The new device from Medtronic, a Minneapolis-based medical device company, can also adjust its electrical output in response to the changing conditions of the brain. This automated control could one day improve deep-brain stimulation treatment and even enable doctors to use the device to treat more conditions, say experts.

More than 100,000 patients have received deep brain stimulation for treating movement problems associated with Parkinson’s and other movement disorders. The treatment is also being explored for use with patients with epilepsy, severe depression, and other brain disorders. The pacemaker-like devices deliver electric shocks to the brain to correct or prevent disruptive neuronal activity associated with symptoms of these conditions. With current devices, the pattern and strength of the electrical pulses must be preset by a specialist and then adjusted to meet a patient’s needs. The new device from Medtronic and others currently in development could change that.

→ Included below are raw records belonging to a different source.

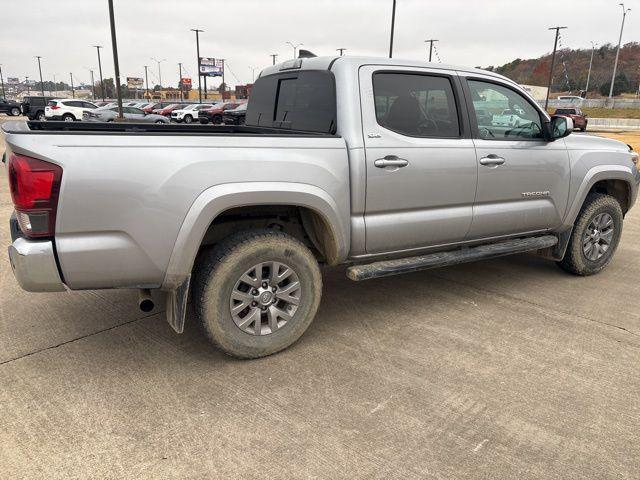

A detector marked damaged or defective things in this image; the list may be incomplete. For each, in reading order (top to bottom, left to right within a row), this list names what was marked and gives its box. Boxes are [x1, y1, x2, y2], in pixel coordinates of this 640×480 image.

crack in pavement [0, 310, 164, 366]
crack in pavement [430, 272, 640, 340]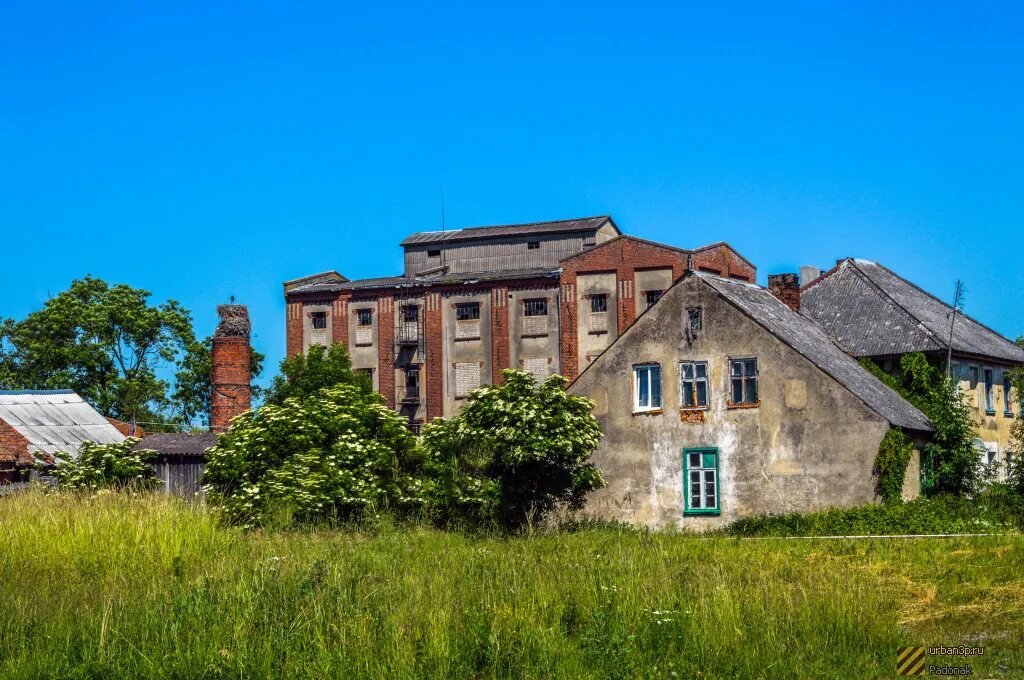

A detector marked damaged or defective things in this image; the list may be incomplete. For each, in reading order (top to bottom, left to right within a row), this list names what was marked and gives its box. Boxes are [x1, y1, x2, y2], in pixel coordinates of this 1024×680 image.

window with broken glass [675, 360, 708, 409]
peeling plaster wall [573, 276, 892, 532]
window with broken glass [729, 358, 761, 405]
window with broken glass [684, 448, 716, 512]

“Everything that is on the market today is a one-way stimulator,” says Joseph Neimat, a neurosurgeon at Vanderbilt University Medical Center who specializes in deep brain stimulation implants. “The devices don’t record or respond to a patient,” he says. “What would be better would be to have a system that could anticipate or read a patient’s state and respond with an appropriate stimulus.”

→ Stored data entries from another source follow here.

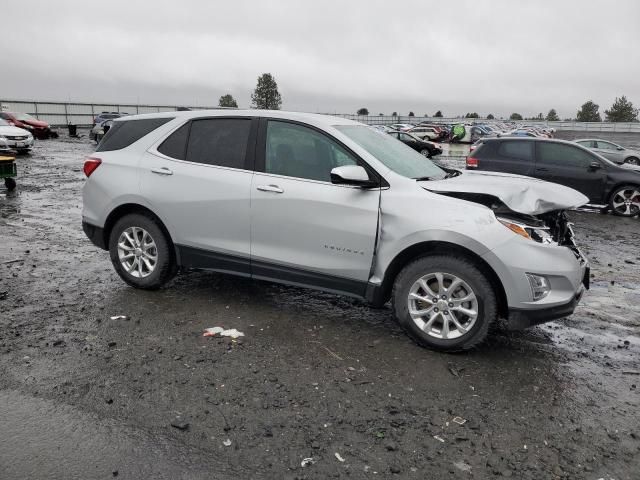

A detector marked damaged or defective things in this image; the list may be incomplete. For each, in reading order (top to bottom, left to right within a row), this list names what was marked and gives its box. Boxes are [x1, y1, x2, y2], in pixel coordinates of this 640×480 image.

crumpled hood [420, 170, 592, 213]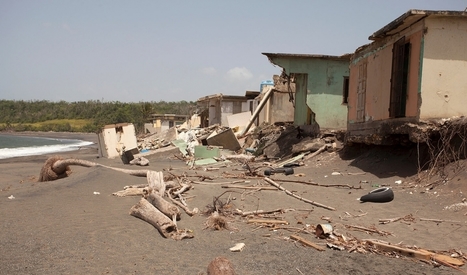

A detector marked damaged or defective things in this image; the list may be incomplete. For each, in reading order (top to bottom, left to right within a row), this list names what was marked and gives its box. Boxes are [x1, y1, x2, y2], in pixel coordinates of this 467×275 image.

damaged building [348, 9, 467, 146]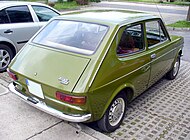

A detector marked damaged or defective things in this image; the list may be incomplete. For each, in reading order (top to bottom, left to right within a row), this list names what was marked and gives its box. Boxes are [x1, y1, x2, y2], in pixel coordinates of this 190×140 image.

pavement crack [26, 120, 63, 139]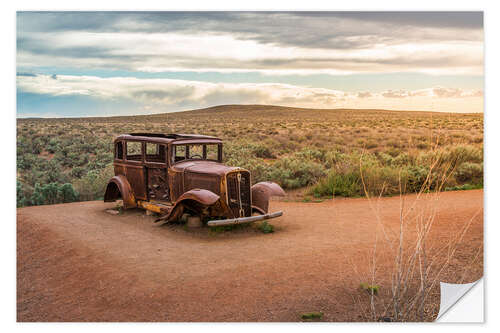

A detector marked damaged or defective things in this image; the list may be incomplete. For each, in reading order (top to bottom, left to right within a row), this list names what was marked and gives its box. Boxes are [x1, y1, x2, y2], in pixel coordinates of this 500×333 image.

rusted vintage car [104, 133, 286, 226]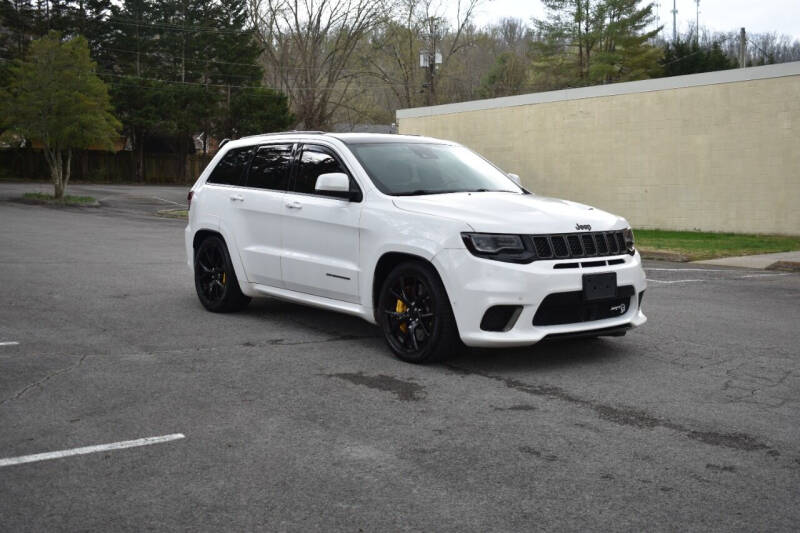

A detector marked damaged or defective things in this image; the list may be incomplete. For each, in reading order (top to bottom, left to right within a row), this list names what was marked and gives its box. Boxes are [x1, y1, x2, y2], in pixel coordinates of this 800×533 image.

crack in asphalt [444, 366, 776, 454]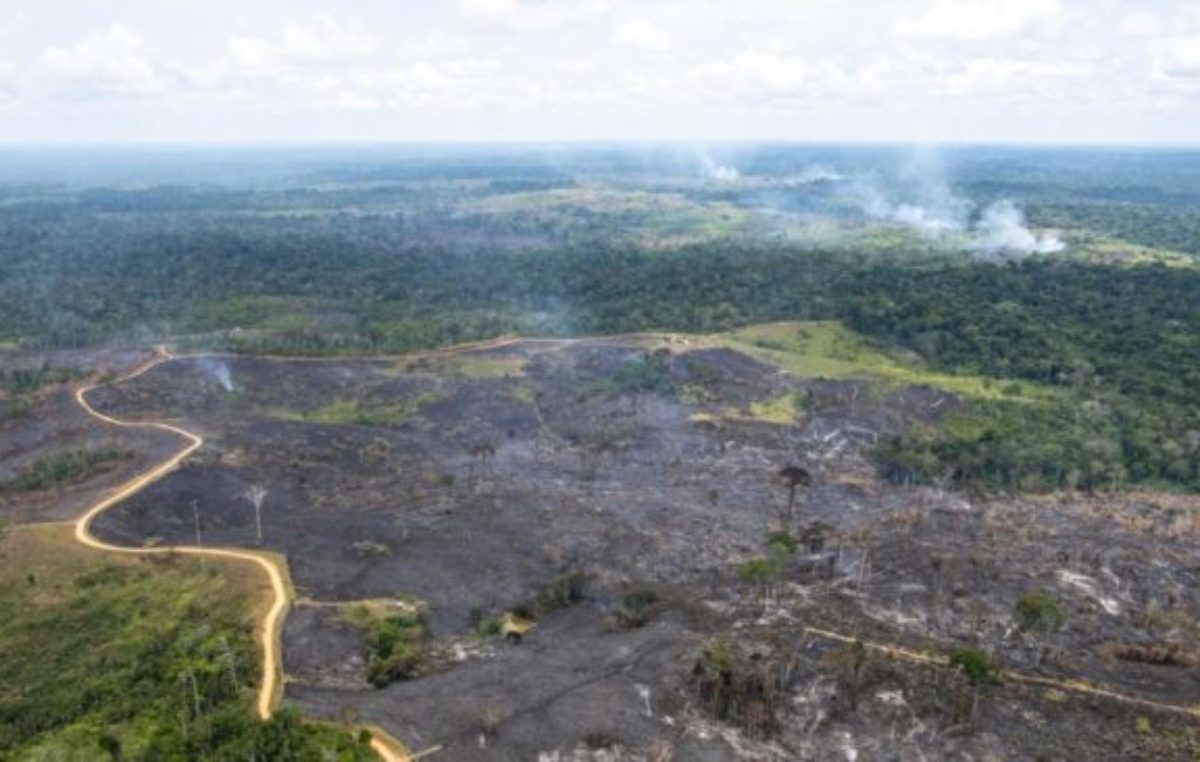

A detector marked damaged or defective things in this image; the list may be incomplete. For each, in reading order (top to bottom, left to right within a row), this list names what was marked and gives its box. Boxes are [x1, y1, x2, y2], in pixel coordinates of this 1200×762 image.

burned clearing [77, 336, 1200, 758]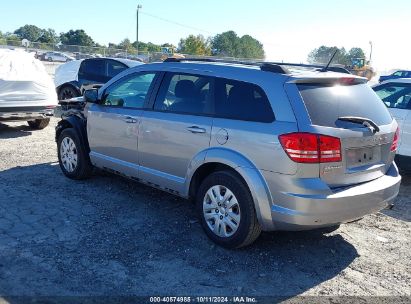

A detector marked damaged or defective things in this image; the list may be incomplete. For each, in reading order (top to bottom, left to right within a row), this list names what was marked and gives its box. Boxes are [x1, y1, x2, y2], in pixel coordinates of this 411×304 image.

damaged vehicle nearby [0, 49, 58, 129]
damaged vehicle nearby [54, 59, 402, 249]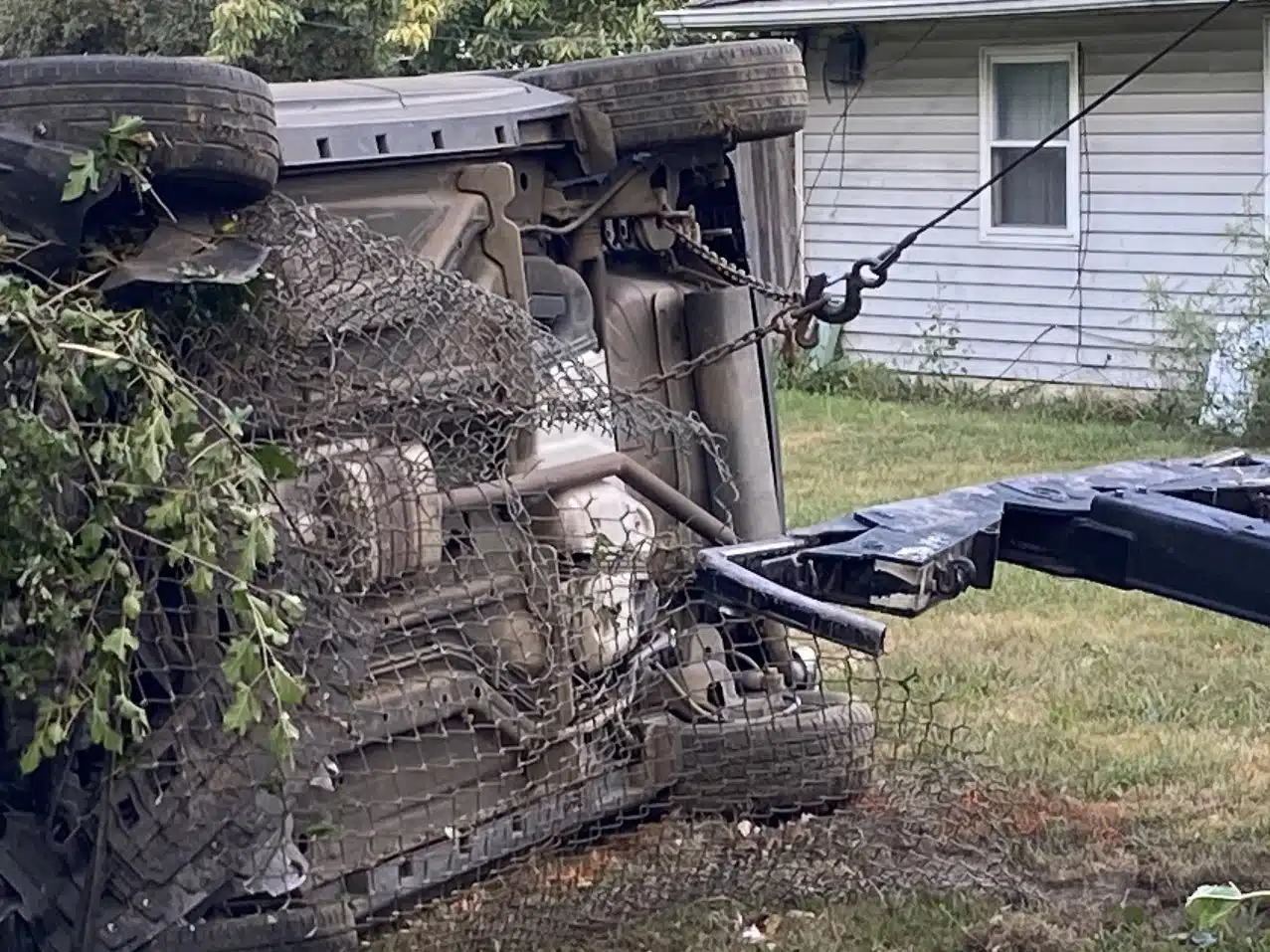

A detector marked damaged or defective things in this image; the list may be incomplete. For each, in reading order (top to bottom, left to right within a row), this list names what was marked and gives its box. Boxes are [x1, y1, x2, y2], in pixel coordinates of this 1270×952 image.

overturned vehicle [0, 41, 875, 947]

The patient trials launched on Wednesday will test whether Medtronic’s new device can safely record electrical activity in a patient’s brain while also delivering electric currents. These tests will explore how patients’ brains respond to deep brain stimulation therapy. However, according to lab animal tests, the device is capable of not only sensing the electrical activity of the brain tissue it sits in, but of also changing its output accordingly.

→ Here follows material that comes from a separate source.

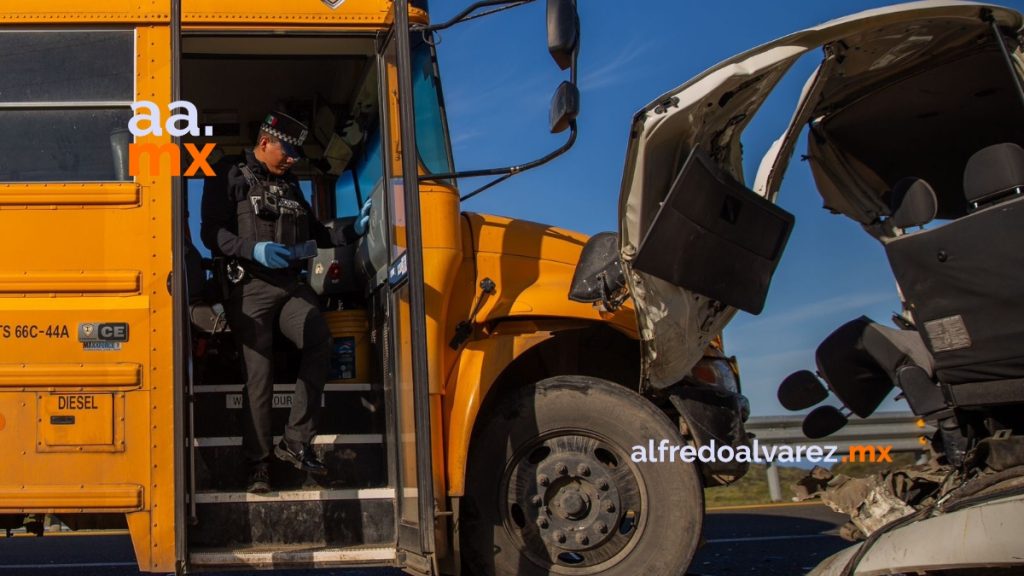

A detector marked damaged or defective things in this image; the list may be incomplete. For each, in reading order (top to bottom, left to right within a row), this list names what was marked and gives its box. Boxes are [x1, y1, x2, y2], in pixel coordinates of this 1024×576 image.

The ultimate goal for the device is to provide responsive therapy by detecting brain signals and tweaking its output accordingly, says Lothar Krinke, general manager of the company’s deep brain stimulation division. Other companies have developed smart stimulators for treating epilepsy patients. NeuroPace, for example, is developing a brain implant that monitors the brain for an oncoming seizure, at which point it delivers shocks to block the attack (see “Zapping Seizures Away”). Medtronic’s new implant could be used to detect brain activity related to Parkinson’s, tremor, obsessive compulsive, and other conditions, in addition to epilepsy.

“This is the start of a new way of doing medicine,” says Robert Fisher, a neurologist who heads the Stanford Epilepsy Center. Instead of implanting a stimulator that changes electrical activity without responding to the current state of the brain, “now we can consider a more sophisticated process where you look at what’s going on in the brain and then stimulate accordingly,” he says. Many neurological diseases are episodic—that is, the symptoms come and go or fluctuate in intensity, says Fisher. If new devices can detect and interpret electrical signals that correlate with symptoms and then respond with electrical pulses to alter brain function, doctors could have a completely new way of treating those disorders, he says.  

The new information that could come from the recording and stimulating implant could help researchers better understand brain disorders. Depression, for example, is a heterogeneous condition. Patients may have deficits in different brain regions or circuits, and for now, there isn’t a really good way to study these differences, says Ron Salomon, a psychiatrist at Vanderbilt University, whose research group studies novel treatments for depression, including deep brain stimulation. “Being able to objectively determine changes in neural activity in different patients may give us some tools for subdividing depression on a neurobiological basis rather than based on symptoms and signs observed from the outside,” he says.

Moreover, a device that can detect disruptive brain activity, interpret it, and use electric shocks to correct it could allow doctors to treat more conditions. “The application has been limited to diseases where a simple stimulation will produce an effect,” Neimat says. Responsive devices “may not only improve the way we currently treat disease but open the door for a whole host of other diseases that can be treated.”